4.4 De vraag die voorligt, is of het beroep van Knab op artikel 2, lid 1, van de Algemene Wet Gelijke Behandeling slaagt. Deze bepaling houdt in dat het in deze wet neergelegde verbod van onderscheid niet geldt ten aanzien van indirect onderscheid indien dat onderscheid objectief gerechtvaardigd wordt door een legitiem doel en de middelen voor het bereiken van dat doel passend en noodzakelijk zijn.

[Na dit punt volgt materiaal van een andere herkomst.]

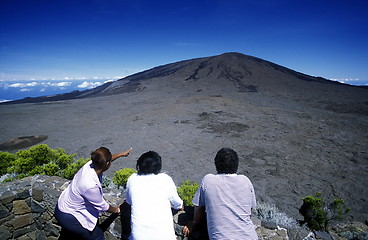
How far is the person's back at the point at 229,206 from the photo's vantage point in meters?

De Commissie acht het doel om onder alle omstandigheden te voldoen aan de uit het tussen de Verenigde Staten en Nederland gesloten belastingverdrag voortvloeiende verplichtingen voor financiële dienstverleners legitiem en de door Knab genoemde aanpassingen in haar werkprocessen noodzakelijk. Daarmee dient zich in het kader van de beoordeling van de passendheid een belangenafweging aan tussen enerzijds het belang dat Consument heeft bij het toegang verkrijgen tot de bancaire dienstverlening als verleend door Knab en anderzijds het belang dat Knab heeft bij vrijheid bij de inrichting van haar bedrijfsmodel.

4.5 Consument heeft betoogd dat die afweging in zijn voordeel dient uit te vallen nu hij, kort gezegd, toegang tot de hoogst mogelijke spaarrente wenst. Daartegenover heeft Knab onder meer gesteld en ter zitting toegelicht dat de kosten gemoeid met het anders moeten inrichten van haar ICT-systemen om bancaire diensten aan US Persons – een groep die in Nederland een relatief klein aantal personen omvat – te verlenen in overeenstemming met de geldende regelgeving aanzienlijk zijn en dat Consument alternatieven heeft ten aanzien van het gewenste product.

4.6 Naar het oordeel van de Commissie zijn de nadelen voor Consument in dit geval betrekkelijk gering, en heeft hij bovendien alternatieven. Onder deze omstandigheden is de hogere rente voor Consument niet zo zwaarwegend als het belang van Knab in dezen.

4.7 Alhoewel de Commissie de klacht van Consument dan ook deels gegrond acht, komt zij niet tot toewijzing van het gevorderde.

5. Beslissing

De Commissie wijst de vordering af.

De uitspraak heeft de vorm van een niet-bindend advies. Tegen deze uitspraak staat geen hoger beroep open bij de Commissie van Beroep Financiële Dienstverlening. U kunt de zaak nog wel aan de rechter voorleggen.

U kunt, binnen twee weken na de verzenddatum van deze uitspraak, bij de Voorzitter van de Geschillencommissie Financiële Dienstverlening schriftelijk een verzoek indienen tot herstel van kennelijke vergissingen in de uitspraak. U moet daarbij met name denken aan correctie van reken- of schrijffouten en verbetering van namen en data. De volledige procedure met de termijnen die daarbij in acht moeten worden genomen staat beschreven in artikel 46 van het Reglement.